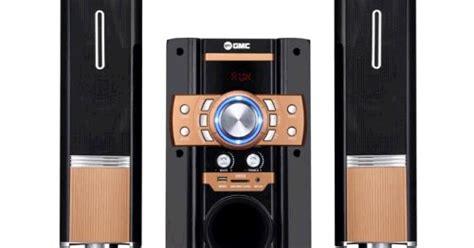 Speaker Multimedia Gmc 887d speaker aktif gmc 885s bluetooth terbaru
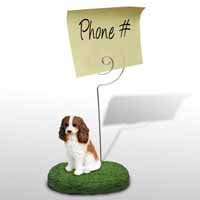 Cavalier King Charles Spaniel Brown & White Memo Holder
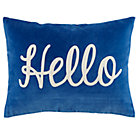 Blue Hello Throw Pillow Cover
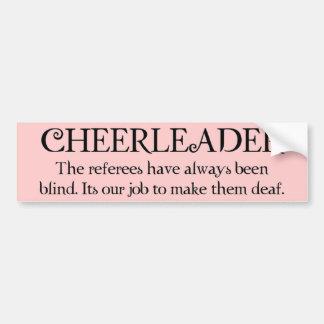 Cheerleader (refs) bumper sticker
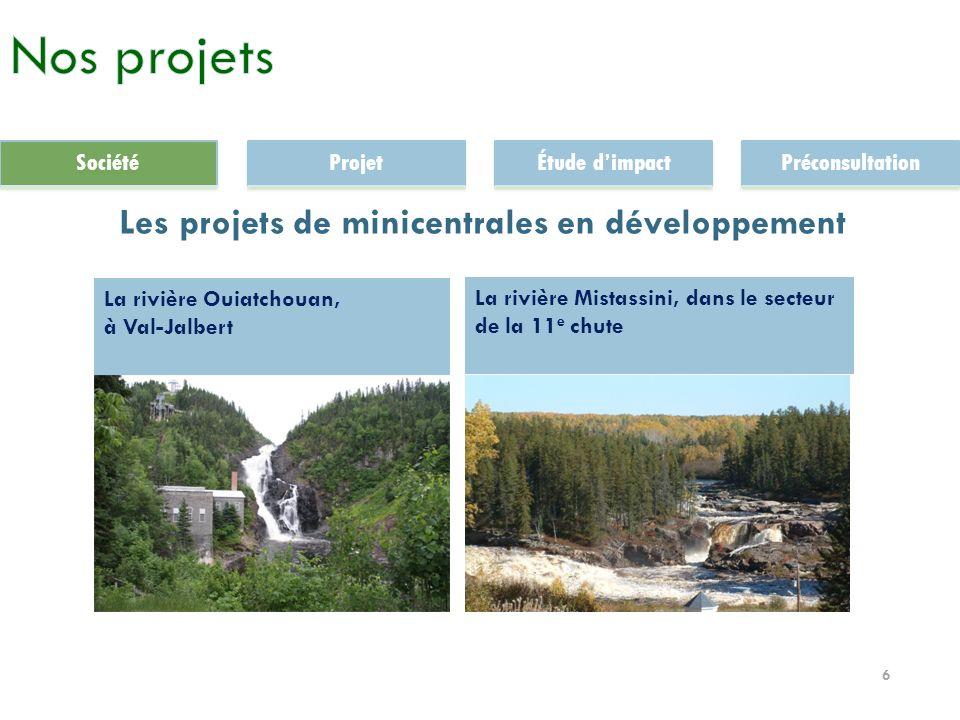 6 Les projets de minicentrales en développement La rivière Mistassini, dans le secteur de la 11 e chute La rivière Ouiatchouan, à Val-Jalbert SociétéProjetÉtude dimpactPréconsultation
* * * * *
Task objective.
Set each line of the records down exactly, leaving every picture out.

Answer.
 Speaker Multimedia Gmc 887d speaker aktif gmc 885s bluetooth terbaru
 Cavalier King Charles Spaniel Brown & White Memo Holder
 Blue Hello Throw Pillow Cover
 Cheerleader (refs) bumper sticker
 6 Les projets de minicentrales en développement La rivière Mistassini, dans le secteur de la 11 e chute La rivière Ouiatchouan, à Val-Jalbert SociétéProjetÉtude dimpactPréconsultation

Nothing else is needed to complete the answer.